▽

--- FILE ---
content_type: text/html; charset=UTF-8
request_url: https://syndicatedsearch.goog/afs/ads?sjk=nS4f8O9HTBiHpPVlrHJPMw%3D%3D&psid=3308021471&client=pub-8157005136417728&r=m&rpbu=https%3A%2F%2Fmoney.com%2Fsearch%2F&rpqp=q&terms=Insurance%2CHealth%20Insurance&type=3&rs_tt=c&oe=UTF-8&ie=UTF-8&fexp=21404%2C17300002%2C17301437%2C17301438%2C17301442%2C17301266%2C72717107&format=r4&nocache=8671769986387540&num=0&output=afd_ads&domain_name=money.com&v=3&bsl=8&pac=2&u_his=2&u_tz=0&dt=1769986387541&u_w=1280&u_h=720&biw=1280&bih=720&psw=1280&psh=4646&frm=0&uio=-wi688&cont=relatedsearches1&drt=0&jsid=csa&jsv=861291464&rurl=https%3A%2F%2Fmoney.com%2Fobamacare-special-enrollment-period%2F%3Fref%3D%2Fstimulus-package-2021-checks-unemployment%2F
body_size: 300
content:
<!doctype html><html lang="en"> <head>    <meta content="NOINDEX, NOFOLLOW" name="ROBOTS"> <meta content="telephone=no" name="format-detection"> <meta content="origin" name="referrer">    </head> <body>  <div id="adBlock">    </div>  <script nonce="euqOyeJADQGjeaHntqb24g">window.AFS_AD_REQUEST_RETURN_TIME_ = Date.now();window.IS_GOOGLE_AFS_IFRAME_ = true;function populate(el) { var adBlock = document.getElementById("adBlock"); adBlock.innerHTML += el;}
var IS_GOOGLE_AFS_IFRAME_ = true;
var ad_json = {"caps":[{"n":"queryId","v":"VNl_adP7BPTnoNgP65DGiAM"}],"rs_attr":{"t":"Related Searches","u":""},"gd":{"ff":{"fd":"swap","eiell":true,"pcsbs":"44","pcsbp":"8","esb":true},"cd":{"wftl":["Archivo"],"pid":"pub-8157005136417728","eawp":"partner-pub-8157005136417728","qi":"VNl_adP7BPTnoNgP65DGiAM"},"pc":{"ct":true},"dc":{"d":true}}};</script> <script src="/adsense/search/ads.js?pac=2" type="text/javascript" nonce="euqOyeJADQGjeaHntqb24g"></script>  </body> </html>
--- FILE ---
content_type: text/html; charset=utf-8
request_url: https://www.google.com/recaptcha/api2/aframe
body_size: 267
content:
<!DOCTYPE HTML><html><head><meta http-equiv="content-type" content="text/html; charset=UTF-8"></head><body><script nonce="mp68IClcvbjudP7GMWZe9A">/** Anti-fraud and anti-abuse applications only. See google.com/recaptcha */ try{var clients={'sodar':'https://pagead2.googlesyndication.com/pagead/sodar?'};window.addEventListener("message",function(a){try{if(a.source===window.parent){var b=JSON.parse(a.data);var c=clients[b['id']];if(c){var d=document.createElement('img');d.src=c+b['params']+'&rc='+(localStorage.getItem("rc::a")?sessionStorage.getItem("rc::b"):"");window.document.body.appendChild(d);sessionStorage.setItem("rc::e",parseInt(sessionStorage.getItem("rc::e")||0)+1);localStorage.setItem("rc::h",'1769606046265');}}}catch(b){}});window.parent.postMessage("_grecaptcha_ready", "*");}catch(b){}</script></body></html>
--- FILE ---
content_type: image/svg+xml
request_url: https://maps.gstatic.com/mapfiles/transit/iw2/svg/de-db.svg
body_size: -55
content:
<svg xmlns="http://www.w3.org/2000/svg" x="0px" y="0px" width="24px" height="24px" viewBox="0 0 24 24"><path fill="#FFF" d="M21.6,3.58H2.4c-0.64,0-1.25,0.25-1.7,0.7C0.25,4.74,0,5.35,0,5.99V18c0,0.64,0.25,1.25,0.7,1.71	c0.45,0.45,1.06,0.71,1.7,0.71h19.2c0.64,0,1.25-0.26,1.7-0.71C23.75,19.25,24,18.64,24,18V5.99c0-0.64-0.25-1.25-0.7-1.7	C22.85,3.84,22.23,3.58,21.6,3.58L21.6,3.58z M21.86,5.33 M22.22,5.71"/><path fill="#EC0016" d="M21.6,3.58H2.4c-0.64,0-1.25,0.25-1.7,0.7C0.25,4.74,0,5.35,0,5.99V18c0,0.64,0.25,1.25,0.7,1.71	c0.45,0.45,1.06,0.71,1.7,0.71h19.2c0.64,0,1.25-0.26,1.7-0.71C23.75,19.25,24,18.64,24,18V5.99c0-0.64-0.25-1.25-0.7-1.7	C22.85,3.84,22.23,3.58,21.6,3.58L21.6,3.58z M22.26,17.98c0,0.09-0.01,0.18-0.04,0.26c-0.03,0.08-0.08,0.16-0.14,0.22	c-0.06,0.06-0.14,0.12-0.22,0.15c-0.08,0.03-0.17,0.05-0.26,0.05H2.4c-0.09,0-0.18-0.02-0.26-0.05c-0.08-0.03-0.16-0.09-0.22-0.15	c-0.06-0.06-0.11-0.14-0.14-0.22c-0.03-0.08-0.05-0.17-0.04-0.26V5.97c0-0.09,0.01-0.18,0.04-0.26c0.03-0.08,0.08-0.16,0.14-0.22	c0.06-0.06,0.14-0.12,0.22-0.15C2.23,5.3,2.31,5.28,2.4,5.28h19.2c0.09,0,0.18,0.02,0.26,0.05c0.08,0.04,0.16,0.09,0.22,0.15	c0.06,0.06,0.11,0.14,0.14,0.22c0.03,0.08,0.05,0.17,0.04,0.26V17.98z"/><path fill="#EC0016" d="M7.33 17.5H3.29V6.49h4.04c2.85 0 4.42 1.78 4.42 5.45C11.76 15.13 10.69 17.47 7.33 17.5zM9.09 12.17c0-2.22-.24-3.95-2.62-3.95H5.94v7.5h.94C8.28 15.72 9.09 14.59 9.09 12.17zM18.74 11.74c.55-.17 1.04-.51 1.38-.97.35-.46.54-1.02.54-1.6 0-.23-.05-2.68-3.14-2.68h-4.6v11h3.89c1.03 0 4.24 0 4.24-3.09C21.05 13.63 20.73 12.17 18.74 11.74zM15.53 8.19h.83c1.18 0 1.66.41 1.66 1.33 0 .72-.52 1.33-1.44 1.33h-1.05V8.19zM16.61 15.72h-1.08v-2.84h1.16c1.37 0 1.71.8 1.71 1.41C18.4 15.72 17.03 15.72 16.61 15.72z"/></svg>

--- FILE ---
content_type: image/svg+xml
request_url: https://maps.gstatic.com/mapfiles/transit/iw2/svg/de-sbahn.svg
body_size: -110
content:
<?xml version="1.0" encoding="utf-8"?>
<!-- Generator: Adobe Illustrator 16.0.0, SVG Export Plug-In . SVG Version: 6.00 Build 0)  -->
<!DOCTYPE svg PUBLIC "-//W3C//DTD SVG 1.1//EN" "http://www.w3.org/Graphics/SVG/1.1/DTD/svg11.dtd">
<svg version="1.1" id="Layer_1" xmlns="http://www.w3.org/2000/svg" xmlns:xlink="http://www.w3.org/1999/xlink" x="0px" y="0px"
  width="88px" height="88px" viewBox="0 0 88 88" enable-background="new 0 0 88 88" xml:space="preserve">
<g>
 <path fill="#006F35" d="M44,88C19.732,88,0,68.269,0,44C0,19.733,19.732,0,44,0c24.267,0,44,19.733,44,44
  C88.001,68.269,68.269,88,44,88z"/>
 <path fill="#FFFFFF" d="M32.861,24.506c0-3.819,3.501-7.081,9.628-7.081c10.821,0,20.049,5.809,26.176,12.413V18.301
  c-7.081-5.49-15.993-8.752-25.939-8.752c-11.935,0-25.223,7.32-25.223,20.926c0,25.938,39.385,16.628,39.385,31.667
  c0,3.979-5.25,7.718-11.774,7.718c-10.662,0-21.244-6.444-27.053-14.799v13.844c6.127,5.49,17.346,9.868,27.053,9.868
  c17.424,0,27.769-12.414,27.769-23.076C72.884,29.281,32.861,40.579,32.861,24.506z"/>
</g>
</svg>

△

- _Problem_
Going line by line through the data, tally each one that includes the string "transit", and answer with the tally only.

- _Written answer_
2